|My Code Cart at-the-ready.
A little after 2 am, the all-too-familiar "Code Blue" rang out over our intercom system. These night shift codes mean two things in my Radiology world: will the patient need a Radiology exam to solve the mystery of their code and how long will I be able to do chest compression this time?
You see, more often than not, I'm one of three men on the night shift in the entire hospital. At 6'3" and 270 pounds, it's encumbant upon me to do the compressions. Our ER Physicians are usually male but they are too busy conducting the code and only do chest compressions if absolutely necessary. Security guards are always male but never assist in codes. They are present but uninvolved.

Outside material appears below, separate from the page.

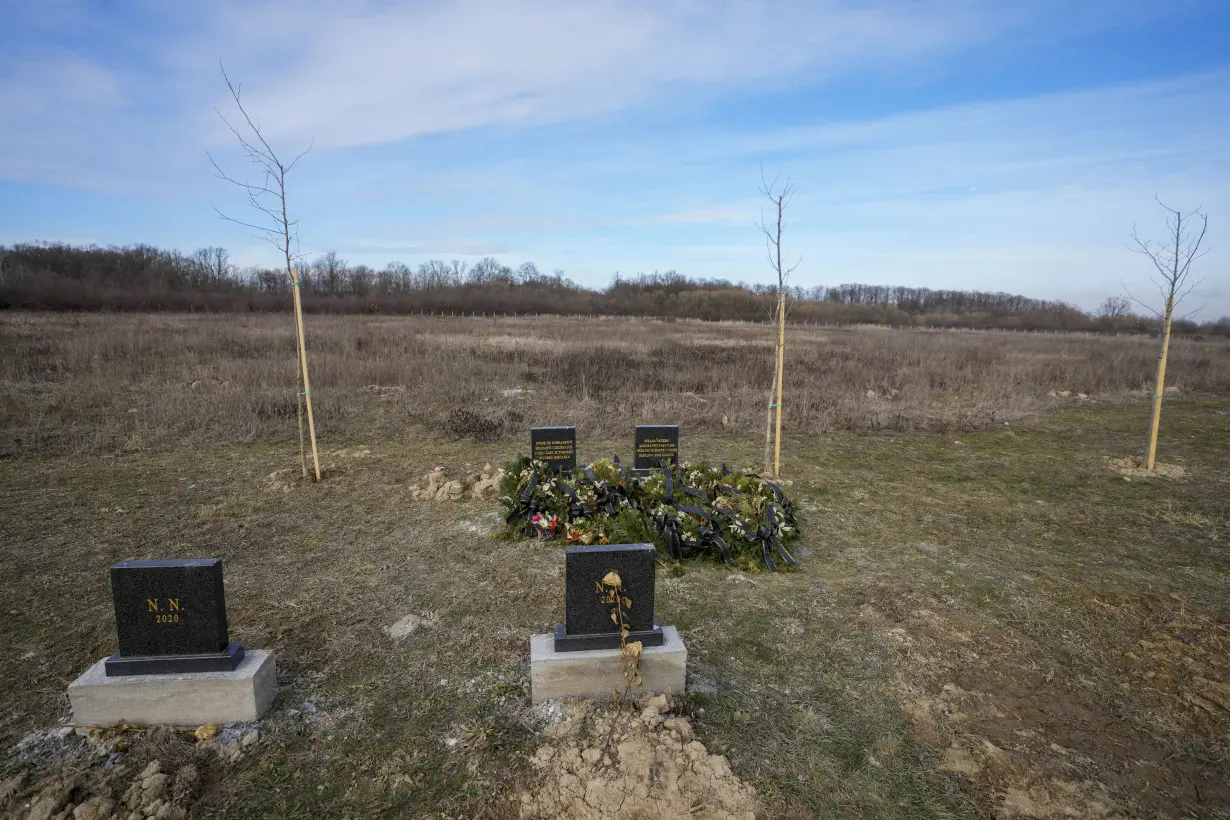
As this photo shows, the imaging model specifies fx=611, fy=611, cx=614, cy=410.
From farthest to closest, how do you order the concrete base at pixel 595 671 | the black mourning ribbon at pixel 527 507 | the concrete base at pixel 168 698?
the black mourning ribbon at pixel 527 507 → the concrete base at pixel 595 671 → the concrete base at pixel 168 698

Luckily, there is one male LPN on duty tonight to share the task. So I do what I am trained to do. I step up on that step stool and position my clasped hands just above the tip of the sternum. Whatever sleepiness that had settled in during my uneventful evening was now flushed away with a sea of adrenaline. I begin to throw all my weight into compressing this man's rib cage as I repeatedly check his pulse rate on the monitor. Too slow or too shallow and I'm not circulating enough blood.
I quickly feel the unmistakeable snapping of ribs. My instant reaction is to let off the pressure but I know what has to be done. I continue to pound away while the doctor and nurses scramble with heart stimulating drugs and paddle shocks. Minutes seem like hours as I stare into his eyes, hoping to see a glimmer of consciousness. 15 minutes...25 minutes...35 minutes...

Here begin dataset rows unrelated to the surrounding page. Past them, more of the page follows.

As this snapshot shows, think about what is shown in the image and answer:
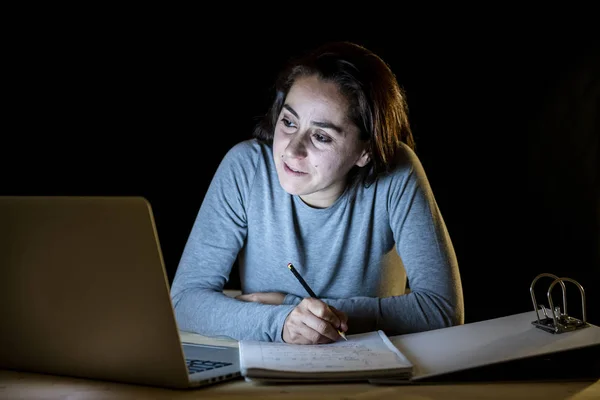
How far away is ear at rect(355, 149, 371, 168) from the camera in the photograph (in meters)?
1.82

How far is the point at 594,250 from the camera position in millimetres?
3107

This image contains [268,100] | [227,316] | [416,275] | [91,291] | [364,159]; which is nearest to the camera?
[91,291]

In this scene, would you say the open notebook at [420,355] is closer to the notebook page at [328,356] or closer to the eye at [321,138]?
the notebook page at [328,356]

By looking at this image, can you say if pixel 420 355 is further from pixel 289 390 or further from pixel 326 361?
pixel 289 390

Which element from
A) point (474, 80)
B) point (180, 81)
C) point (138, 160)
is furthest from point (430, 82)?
point (138, 160)

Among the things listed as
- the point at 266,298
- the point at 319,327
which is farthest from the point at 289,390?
the point at 266,298

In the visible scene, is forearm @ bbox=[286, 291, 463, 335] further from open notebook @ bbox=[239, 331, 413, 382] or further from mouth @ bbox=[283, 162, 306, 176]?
mouth @ bbox=[283, 162, 306, 176]

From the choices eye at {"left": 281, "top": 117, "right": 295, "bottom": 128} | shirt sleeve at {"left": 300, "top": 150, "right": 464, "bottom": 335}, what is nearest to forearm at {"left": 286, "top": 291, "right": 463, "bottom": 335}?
shirt sleeve at {"left": 300, "top": 150, "right": 464, "bottom": 335}

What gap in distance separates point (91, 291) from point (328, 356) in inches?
15.1

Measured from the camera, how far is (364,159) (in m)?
1.83

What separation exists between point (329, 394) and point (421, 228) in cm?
73

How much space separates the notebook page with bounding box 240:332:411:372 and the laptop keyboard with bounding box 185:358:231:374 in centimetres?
4

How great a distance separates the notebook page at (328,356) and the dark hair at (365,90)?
0.54 m

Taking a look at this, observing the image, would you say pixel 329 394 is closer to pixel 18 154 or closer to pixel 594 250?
pixel 18 154
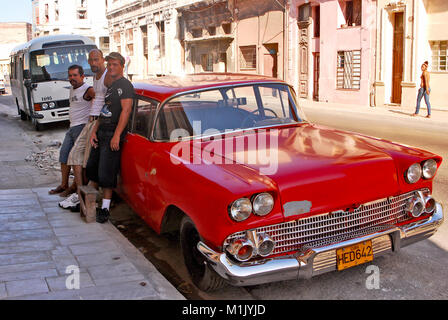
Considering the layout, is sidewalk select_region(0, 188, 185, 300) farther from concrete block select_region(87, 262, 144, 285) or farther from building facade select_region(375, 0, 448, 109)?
building facade select_region(375, 0, 448, 109)

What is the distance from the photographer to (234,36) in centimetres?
3072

My triceps have all but locked up. My pectorals are screaming and one bead of sweat runs down my hot, red face. "I've got to get to the gym or this is going to be me someday," I think to myself. The doctor calls for a pulse. I step back and watch hands palpating for pulses on both sides of the groin and neck. All eyes are on the monitor.
And there it is.
That weak blip. That electric signal that indicates a pulse is present on this ashen gray elderly gentleman. "Hot damn...we did it!" His heart is chemically dependent to keep running but he's alive. You may ask why? I don't. I just do my job.
I go wait at the front of the hospital for the family to arrive. They live nearby and are there within minutes of me posting guard out front. I escort them back to the ICU. Our doctor explains everything that has happened and walks them into the patient's room.
A grief-stricken middle aged daughter weeps by the bedside. The way she sobs when she says "Daddy" makes my eyes tear up. After a few words, her husband says to her "I have your brother on the phone." She takes the phone, holds it to Daddy's ear and says "Talk to him John. The phone is by his ear."
Over the cell phone's external speaker we can all hear John's crackling, sobbing voice as he tells his Dad he loves him. "Hang in there Dad...I love you Dad." And the old man's mouth began to move.
"He can hear you John! His lips are moving! Keep talking!" the daughter said as she wept. I watched one more time as John's emotional voice lept from that cell phone and coaxed motion from the old man. A father gets to hear his children one more time as they tell him they love him.
That's all I need to hear. I turn and walk back to my department. I sit in my old, uncomfortable department chair and look at my watch. I get to see MY children in two hours. They might not understand why Daddy works all night but on THIS particular night, I know EXACTLY why.